A *wobbly* number is a positive integer whose digits are alternately zero and non-zero with the last digit non-zero (for example, 201). Find all positive integers which do not divide any wobbly numbers.

**Solution**

Answer: multiples of 25 and multiples of 10.

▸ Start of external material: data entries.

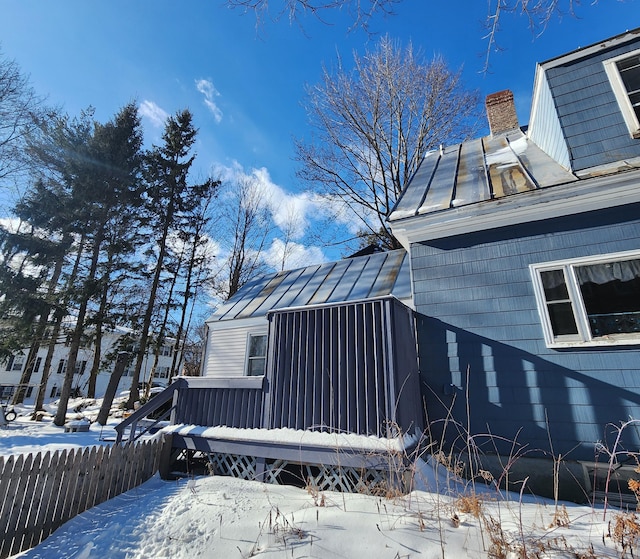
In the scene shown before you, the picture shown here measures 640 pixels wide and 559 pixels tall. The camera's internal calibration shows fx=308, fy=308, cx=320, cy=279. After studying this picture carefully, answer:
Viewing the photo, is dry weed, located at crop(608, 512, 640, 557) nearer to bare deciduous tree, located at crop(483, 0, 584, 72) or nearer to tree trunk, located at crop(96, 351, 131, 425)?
bare deciduous tree, located at crop(483, 0, 584, 72)

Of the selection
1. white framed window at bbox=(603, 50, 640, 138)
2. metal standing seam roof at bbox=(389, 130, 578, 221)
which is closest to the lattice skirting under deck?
metal standing seam roof at bbox=(389, 130, 578, 221)

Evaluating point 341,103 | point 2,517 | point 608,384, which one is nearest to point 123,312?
point 2,517

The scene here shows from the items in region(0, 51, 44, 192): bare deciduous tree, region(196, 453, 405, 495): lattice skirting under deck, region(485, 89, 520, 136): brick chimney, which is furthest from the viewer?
region(0, 51, 44, 192): bare deciduous tree

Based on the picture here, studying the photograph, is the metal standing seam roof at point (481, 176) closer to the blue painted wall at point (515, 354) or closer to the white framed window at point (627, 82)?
the blue painted wall at point (515, 354)

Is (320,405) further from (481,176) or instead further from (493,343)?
(481,176)

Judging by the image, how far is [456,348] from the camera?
5.61 metres

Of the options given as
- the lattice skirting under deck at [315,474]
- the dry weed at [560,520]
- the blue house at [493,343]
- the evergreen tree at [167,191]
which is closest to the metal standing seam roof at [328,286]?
the blue house at [493,343]

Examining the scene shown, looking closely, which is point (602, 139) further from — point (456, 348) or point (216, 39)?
point (216, 39)

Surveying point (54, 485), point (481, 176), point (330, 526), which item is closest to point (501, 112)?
point (481, 176)

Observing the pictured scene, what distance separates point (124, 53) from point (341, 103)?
1000 cm

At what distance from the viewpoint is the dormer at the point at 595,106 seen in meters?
5.65

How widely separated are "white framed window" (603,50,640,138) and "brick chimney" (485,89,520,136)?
10.9 feet

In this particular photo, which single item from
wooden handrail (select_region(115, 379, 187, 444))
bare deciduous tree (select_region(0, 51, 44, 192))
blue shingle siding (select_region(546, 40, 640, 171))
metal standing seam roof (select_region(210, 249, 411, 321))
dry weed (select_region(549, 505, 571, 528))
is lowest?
dry weed (select_region(549, 505, 571, 528))

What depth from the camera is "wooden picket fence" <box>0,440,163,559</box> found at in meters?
3.90
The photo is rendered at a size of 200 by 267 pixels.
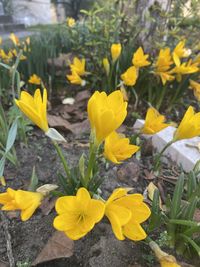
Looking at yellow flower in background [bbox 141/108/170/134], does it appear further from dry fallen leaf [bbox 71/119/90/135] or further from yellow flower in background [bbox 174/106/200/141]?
dry fallen leaf [bbox 71/119/90/135]

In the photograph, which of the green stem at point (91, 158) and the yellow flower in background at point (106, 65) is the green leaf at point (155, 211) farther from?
the yellow flower in background at point (106, 65)

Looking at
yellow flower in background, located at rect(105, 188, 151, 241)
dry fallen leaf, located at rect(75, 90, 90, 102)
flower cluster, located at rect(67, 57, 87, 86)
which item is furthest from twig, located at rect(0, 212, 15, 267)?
dry fallen leaf, located at rect(75, 90, 90, 102)

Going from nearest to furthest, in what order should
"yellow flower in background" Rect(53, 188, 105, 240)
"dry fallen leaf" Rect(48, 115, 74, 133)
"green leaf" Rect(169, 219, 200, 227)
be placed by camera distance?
"yellow flower in background" Rect(53, 188, 105, 240), "green leaf" Rect(169, 219, 200, 227), "dry fallen leaf" Rect(48, 115, 74, 133)

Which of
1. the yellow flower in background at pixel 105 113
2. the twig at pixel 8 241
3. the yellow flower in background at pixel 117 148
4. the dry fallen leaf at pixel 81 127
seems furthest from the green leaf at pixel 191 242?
the dry fallen leaf at pixel 81 127

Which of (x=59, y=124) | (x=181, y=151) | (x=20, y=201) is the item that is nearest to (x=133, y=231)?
(x=20, y=201)

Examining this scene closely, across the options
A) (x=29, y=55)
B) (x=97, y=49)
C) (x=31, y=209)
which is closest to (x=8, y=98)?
(x=29, y=55)

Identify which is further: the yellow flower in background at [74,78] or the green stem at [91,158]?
the yellow flower in background at [74,78]

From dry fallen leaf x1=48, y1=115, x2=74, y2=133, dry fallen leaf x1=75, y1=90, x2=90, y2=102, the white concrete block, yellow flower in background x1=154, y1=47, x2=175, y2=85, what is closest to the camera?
the white concrete block
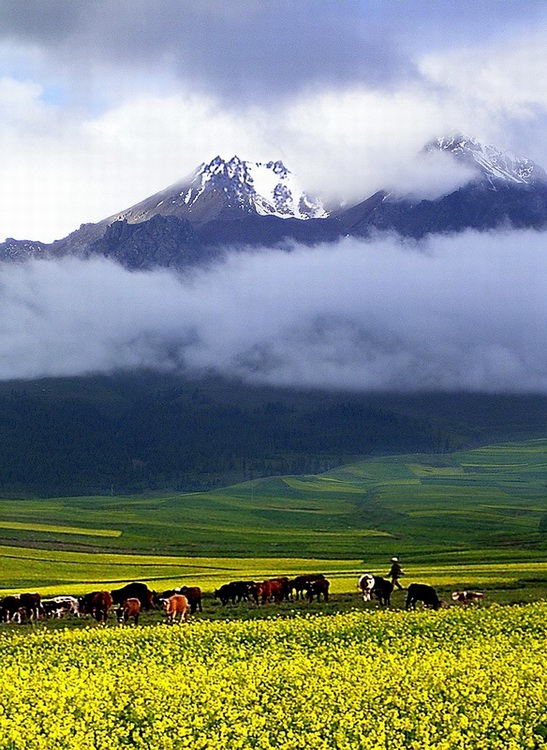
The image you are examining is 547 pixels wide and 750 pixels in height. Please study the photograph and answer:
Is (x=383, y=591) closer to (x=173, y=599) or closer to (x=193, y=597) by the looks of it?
(x=193, y=597)

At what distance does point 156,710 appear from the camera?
26125 mm

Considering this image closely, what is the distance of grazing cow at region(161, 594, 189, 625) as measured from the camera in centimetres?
5050

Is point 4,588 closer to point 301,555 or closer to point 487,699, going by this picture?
point 301,555

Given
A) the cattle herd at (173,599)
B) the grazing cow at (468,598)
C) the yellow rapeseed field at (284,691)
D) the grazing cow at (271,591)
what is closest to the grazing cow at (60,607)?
the cattle herd at (173,599)

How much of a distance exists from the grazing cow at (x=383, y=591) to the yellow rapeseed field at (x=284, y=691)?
12.4 metres

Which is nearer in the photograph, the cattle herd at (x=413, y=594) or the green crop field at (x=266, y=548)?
the cattle herd at (x=413, y=594)

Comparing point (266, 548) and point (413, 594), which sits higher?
point (413, 594)

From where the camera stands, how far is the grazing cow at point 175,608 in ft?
166

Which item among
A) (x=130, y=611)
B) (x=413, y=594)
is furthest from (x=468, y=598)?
(x=130, y=611)

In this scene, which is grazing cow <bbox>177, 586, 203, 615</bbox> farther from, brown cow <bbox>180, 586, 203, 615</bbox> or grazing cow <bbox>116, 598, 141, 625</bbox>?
grazing cow <bbox>116, 598, 141, 625</bbox>

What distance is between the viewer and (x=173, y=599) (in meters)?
50.9

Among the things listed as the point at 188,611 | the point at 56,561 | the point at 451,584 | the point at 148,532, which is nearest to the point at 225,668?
the point at 188,611

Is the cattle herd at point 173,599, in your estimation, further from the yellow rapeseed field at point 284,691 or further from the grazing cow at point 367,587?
the yellow rapeseed field at point 284,691

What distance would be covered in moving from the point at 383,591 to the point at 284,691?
27977 millimetres
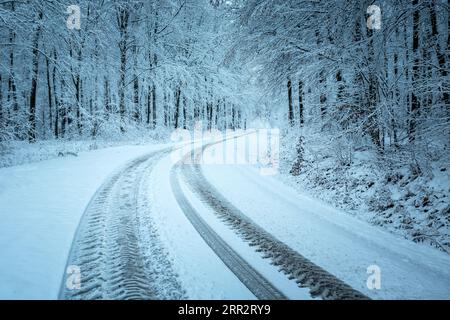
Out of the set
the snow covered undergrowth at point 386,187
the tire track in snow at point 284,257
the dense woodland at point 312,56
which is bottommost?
the tire track in snow at point 284,257

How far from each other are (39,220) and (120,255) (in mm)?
2290

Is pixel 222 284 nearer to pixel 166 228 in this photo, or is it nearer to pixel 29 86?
pixel 166 228

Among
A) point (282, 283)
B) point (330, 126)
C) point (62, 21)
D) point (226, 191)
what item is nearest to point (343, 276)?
point (282, 283)

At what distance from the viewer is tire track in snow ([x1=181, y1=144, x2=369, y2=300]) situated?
3653 millimetres

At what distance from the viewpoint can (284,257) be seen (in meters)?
4.51

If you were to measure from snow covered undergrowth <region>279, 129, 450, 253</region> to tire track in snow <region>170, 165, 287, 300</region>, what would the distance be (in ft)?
11.2

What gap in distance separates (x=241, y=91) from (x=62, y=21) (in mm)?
27281

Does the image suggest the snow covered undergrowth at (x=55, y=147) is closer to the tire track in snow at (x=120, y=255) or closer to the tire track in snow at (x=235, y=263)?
the tire track in snow at (x=120, y=255)

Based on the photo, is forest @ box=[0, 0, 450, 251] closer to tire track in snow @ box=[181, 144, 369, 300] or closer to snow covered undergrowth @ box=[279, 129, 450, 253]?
snow covered undergrowth @ box=[279, 129, 450, 253]

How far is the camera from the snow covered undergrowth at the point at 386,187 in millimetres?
5621

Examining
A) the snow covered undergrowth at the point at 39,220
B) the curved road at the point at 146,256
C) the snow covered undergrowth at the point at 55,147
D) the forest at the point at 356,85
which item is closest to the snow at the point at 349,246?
the curved road at the point at 146,256

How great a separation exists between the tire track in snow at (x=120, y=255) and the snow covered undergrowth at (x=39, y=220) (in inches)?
8.6

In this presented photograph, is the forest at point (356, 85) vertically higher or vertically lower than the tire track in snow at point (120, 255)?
higher
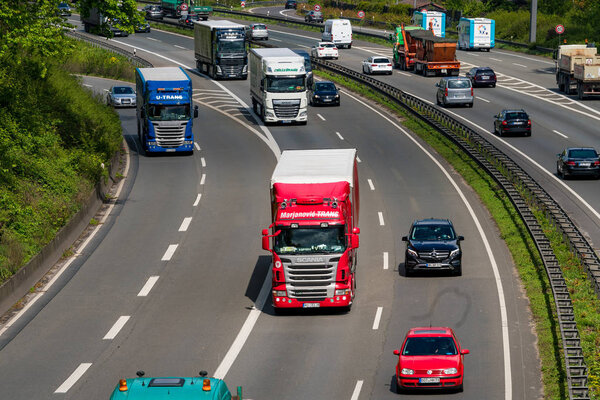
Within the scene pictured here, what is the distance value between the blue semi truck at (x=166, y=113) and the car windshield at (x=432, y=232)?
72.8ft

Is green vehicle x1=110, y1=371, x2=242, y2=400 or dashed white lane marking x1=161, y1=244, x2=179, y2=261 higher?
A: green vehicle x1=110, y1=371, x2=242, y2=400

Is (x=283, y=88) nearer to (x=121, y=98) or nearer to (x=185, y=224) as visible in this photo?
(x=121, y=98)

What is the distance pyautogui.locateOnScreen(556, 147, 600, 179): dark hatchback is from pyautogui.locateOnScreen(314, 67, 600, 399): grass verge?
382 centimetres

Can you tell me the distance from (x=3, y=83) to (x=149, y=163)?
10380mm

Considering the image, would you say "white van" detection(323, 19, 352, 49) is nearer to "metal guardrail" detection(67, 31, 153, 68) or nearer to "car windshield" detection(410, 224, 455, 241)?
"metal guardrail" detection(67, 31, 153, 68)

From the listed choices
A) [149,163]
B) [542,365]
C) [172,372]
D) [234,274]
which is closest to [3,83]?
[149,163]

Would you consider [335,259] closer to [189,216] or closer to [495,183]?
[189,216]

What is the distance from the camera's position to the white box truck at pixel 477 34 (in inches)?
4112

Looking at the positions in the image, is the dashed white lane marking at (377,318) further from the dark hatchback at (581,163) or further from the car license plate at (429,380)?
the dark hatchback at (581,163)

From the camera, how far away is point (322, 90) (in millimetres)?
73312

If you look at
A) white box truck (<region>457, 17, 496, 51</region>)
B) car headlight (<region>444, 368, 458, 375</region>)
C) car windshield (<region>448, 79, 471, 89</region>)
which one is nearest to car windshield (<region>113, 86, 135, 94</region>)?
car windshield (<region>448, 79, 471, 89</region>)

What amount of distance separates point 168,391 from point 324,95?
5890cm

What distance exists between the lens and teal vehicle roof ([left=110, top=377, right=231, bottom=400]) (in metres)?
14.9

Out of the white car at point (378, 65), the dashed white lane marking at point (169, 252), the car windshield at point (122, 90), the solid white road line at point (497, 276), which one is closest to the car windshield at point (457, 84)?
the solid white road line at point (497, 276)
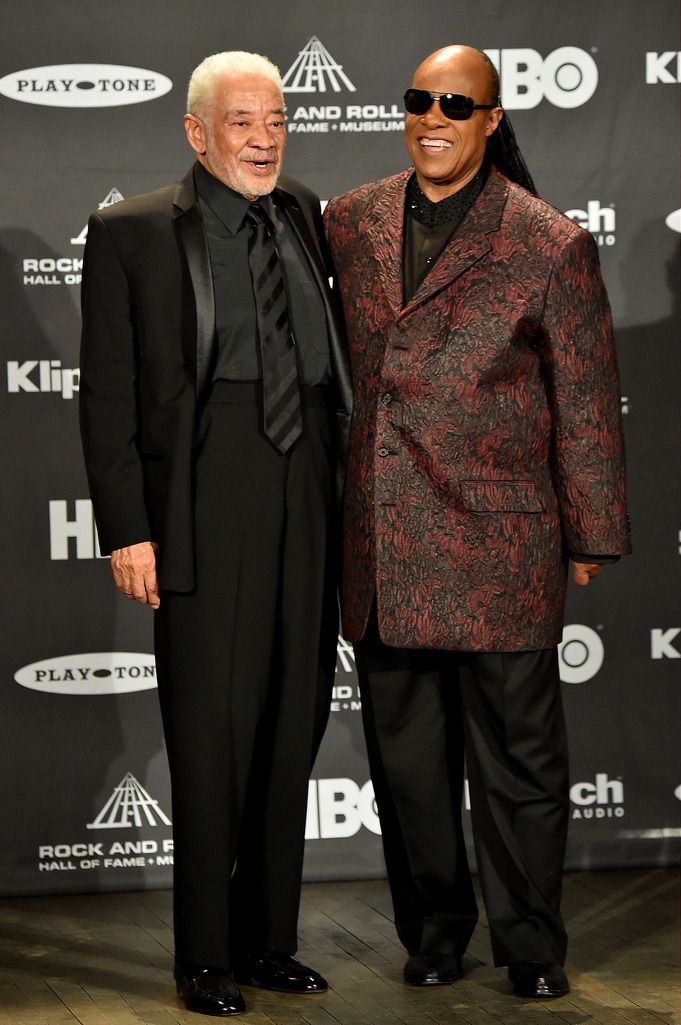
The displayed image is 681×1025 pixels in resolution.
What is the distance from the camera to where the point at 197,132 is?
3178mm

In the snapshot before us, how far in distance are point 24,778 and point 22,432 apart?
0.90 meters

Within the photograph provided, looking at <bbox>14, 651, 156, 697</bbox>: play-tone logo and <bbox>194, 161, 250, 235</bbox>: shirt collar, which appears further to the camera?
<bbox>14, 651, 156, 697</bbox>: play-tone logo

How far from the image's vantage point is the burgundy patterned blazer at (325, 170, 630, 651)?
10.3ft

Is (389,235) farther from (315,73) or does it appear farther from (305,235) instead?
(315,73)

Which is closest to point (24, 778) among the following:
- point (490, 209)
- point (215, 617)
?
point (215, 617)

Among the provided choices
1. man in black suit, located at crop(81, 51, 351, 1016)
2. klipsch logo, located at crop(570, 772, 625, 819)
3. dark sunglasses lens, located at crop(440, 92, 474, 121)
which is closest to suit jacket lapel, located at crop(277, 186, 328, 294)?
man in black suit, located at crop(81, 51, 351, 1016)

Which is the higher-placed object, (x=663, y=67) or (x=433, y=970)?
(x=663, y=67)

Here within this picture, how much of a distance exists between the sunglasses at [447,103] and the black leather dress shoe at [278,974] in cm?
176

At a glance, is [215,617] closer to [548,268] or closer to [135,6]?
[548,268]

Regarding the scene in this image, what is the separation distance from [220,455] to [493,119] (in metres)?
0.88

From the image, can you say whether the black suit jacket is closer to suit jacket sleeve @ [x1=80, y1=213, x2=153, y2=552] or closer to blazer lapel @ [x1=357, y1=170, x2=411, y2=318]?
suit jacket sleeve @ [x1=80, y1=213, x2=153, y2=552]

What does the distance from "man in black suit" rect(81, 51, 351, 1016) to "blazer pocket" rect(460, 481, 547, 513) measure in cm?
30

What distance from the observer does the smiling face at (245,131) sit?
10.2 feet

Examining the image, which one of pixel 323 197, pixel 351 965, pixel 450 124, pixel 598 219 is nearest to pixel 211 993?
pixel 351 965
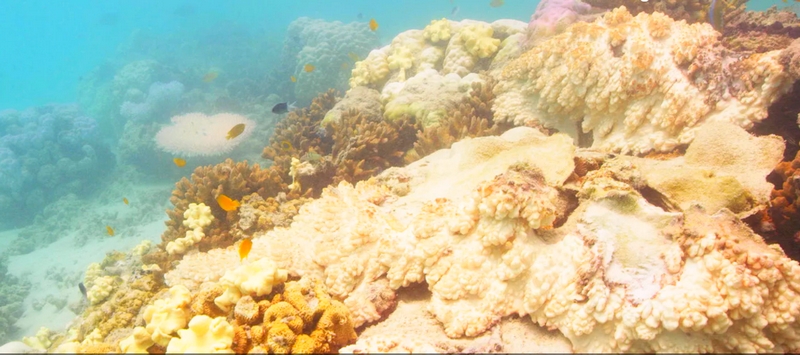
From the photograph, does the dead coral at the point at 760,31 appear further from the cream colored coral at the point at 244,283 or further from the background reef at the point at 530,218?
the cream colored coral at the point at 244,283

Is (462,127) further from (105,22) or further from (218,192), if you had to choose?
(105,22)

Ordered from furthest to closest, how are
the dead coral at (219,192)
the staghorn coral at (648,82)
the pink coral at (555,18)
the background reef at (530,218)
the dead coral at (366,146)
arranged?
the pink coral at (555,18)
the dead coral at (366,146)
the dead coral at (219,192)
the staghorn coral at (648,82)
the background reef at (530,218)

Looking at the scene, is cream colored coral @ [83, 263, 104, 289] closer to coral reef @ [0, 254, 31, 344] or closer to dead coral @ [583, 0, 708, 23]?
coral reef @ [0, 254, 31, 344]

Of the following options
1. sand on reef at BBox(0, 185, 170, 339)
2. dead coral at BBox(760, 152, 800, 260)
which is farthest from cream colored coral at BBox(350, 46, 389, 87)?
dead coral at BBox(760, 152, 800, 260)

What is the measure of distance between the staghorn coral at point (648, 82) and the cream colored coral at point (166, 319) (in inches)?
167

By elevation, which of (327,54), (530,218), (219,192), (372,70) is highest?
(327,54)

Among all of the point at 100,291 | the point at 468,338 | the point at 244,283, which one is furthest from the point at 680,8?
the point at 100,291

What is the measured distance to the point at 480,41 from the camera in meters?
8.28

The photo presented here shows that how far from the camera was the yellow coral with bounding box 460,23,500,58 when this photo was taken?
8.21 metres

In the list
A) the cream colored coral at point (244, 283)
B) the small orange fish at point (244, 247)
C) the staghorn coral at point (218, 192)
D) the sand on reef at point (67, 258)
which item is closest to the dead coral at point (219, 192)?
the staghorn coral at point (218, 192)

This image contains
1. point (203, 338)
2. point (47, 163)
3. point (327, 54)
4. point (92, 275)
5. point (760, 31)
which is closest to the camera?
point (203, 338)

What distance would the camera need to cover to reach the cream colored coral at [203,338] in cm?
207

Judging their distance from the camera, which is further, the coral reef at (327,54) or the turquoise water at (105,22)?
the turquoise water at (105,22)

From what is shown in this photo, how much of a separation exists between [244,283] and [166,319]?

A multiple of 10 ends in 0, so can never be wobbly. A multiple of 25 ends in 25, 75, 50 or 00, so cannot be wobbly. So these numbers certainly satisfy the condition. We have to prove that no other numbers satisfy it.

If m is not divisible by 2 or 5, then it is coprime to 10. 10^{k} - 1 is also coprime to 10 for any k > 0, so we can find a positive integer h such that 10^{h} = 1 mod m(10^{k} - 1). Hence also 10^{kh} = 1 mod m(10^{k} - 1). But (10^{kh} - 1) = (10^{k} - 1)(10^{k(h-1)} + 10^{k(h-2)} + ... + 10^{k} + 1), so 10^{k(h-1)} + 10^{k(h-2)} + ... + 10^{k} + 1 is a multiple of m (*).

We show by induction that we can find a wobbly number with t non-zero digits which is a multiple of 2^{2t+1}. For t = 1, we may take 8. Suppose M has t non-zero digits and is a multiple of 2^{2t+1}. Consider the numbers 2.10^{2t} + M, 4.10^{2t} + M, 6.10^{2t} + M, 8.10^{2t} + M. All are wobbly with t+1 non-zero digits and divisible by 2^{2t+1}. Since 2.10^{2t} = 2^{2t+1} mod 2^{2t+3}, one of them will be divisible by 2^{2t+3}. So we can obtain wobbly numbers which are divisible by arbitrarily large powers of 2.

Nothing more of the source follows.